The Army is scrambling to address the issue, providing more counselors to help couples address their marital issues, expanding a program run by chaplains that offers marital therapy retreats. In an interview Monday, Chiarelli said he was encouraged by a pilot program creating online counseling services for soldiers and their families.
A crucial goal is to lengthen the time soldiers spend at home between deployments, he says.
Still, many fear that the damage done to marriages is lasting.
"What families are dealing with are the cumulative effects of nearly eight years of war ... effects (that) are not easily reversed," Sheila Casey, wife of Army Chief of Staff Gen. George Casey, told a Senate subcommittee in June.
Army documents and interviews with military families identify why communication between a soldier and his wife break down and problems ensue.
Husbands acquire stoic "survivor" instincts at war — the ability to control their emotions, for example — and bring these skills home. Wives who become experts in living independently struggle to relinquish power.
A soldier's depression or combat stress can make matters much worse, according to research published in February in the Journal of Clinical Psychology.
Statistics are showing a trend in broken military marriages.
The Pentagon says divorce rates among enlisted soldiers and Marines increased to about 4% in 2008, a full percentage point jump from when the Iraq war began. The civilian rate is 3.5%, according to the Centers for Disease Control and Prevention.
Researchers tracking 226 Army marriages at Fort Campbell, Ky., last year, found that 6% ended in divorce and that nearly 12% of the couples either became divorced or separated, according to results provided to USA TODAY.

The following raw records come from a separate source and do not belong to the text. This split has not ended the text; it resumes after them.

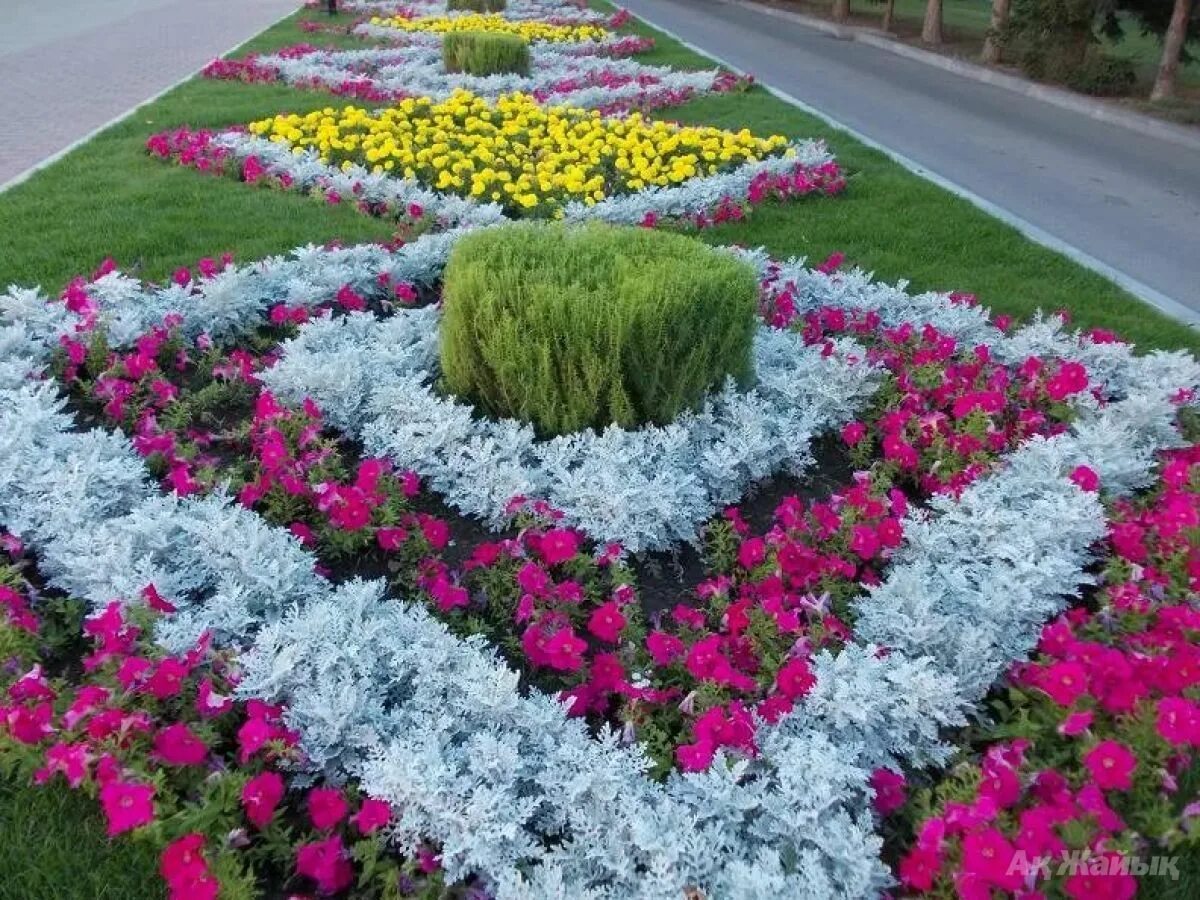 Квадратные клумбы оформление фото Pin on Jardins secretos Small flower gardens, Small garden landscape, Beautiful 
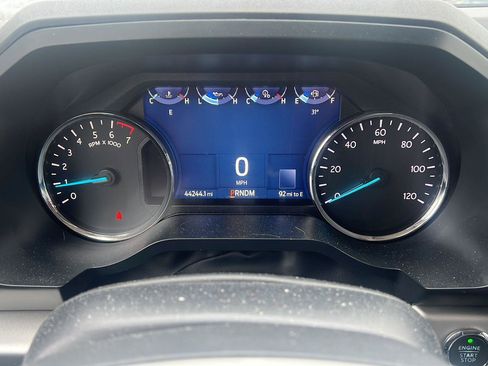 Used 2023 Ford Expedition XLT image 20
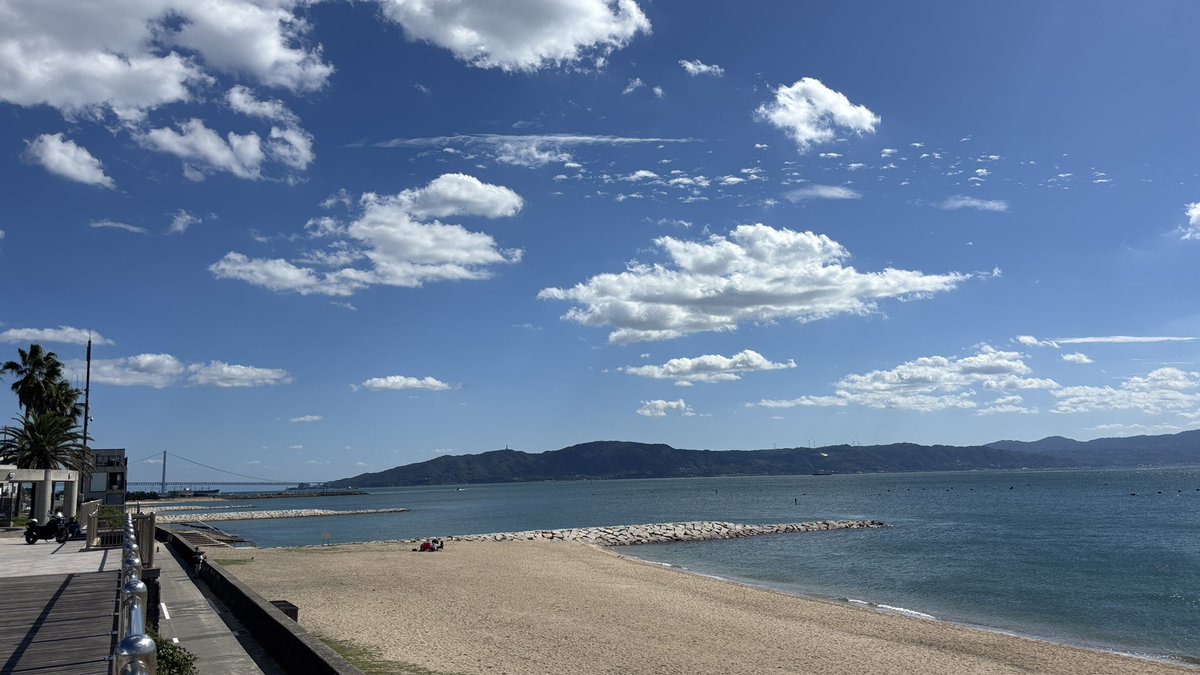 vivary_code's tweet photo. 海が目の前✨ハンバーガーはソースが決め手な気がする！ごちそうさまでした🍔 https://t.co/dA9bQBTsvk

Troops in combat who worry their marriages might be failing rose from one in four in 2005 to one in three in 2007, according to an Army study published last year that examined mental health issues plaguing combat troops. More than 250,000 active-duty soldiers are married.
War and separation is historically hard on families. Researchers, though, say a key feature of the current conflicts — the same troops being sent back to combat over and over again, rather than serving one tour and coming home to stay — may be further aggravating marriages.
Each time they are separated, couples say, holding the family together gets tougher.
Carol Herrick, 39, works with family support groups at Fort Sill, Okla., and says she struggles to reassemble her family each time her husband, Donald, a sergeant first class, comes home. He has left for Iraq or Korea four times in eight years.
"The more we do it," she says, "the harder it gets."